The awards announced in June went to existing centres at Northwestern University in Chicago, Illinois, and Dana-Farber, as well as to two new ones — at Columbia University in New York City and the University of Pennsylvania in Philadelphia. Neither Austin nor Davies had their proposals funded. Those decisions may reflect the tangible results produced by less paradigm-challenging projects, Levine says. He thinks that projects seeking fundamental breakthroughs, such as Austin’s, need more time to achieve their visions. “The lofty goal of helping find a new set of directions in biology with the help of physicists, computer scientists, whatever — I don’t think they quite got there.”
“The lofty goal of helping find a new set of directions in biology — I don’t think they quite got there.”
Barker, who left the NCI in 2010 and is now at Arizona State, says that the PS-OCs have made progress in a number of areas, including understanding cancer evolution, predicting when a cell will become metastatic and developing biomarkers for cancer. But she agrees that five years was probably too short for the more ambitious efforts. “For these large consortia, it takes about the first three years to get them all working together, to get a common language in place, to get common core resources developed,” she says. “In terms of judging the programme, I’d like to have seen it a couple years hence.”
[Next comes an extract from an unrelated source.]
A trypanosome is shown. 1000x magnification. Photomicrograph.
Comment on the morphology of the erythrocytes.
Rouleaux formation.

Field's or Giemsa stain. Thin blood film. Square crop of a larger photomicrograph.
NCI programme managers say that the plan was always to reopen the funding competition after five years, rather than simply to extend existing sites. More researchers applied for the second round of funding, they say, and there was not enough money for everyone. But they point out that physical oncologists now have more funding options. “I think most people will find somewhere to have their work supported,” says Hanlon, whether through future PS-OC awards, other NCI programmes or external sources.
Levine, for example, has funding from the state of Texas and has been involved in a partnership between the US National Science Foundation and private donors. The Francis Crick Institute, set to open this year in London, promises to bring more physicists into biomedical research (see Nature 509, 544–545; 2014). Austin and Davies say they may look overseas or to private foundations to continue their work.
NCI programme managers say that the diversification of funding sources shows that the field is gaining support and recognition. They also point to the journal Convergent Science Physical Oncology, launched in June by IOP Publishing of Bristol, UK, and to standing sessions on physics and the evolution of cancer at the American Physical Society’s annual March meeting and at meetings of the American Association for Cancer Research. “Those types of sessions didn’t exist five years ago — now you can find them at several of these meetings,” says Nagahara. “That’s a sign of success.”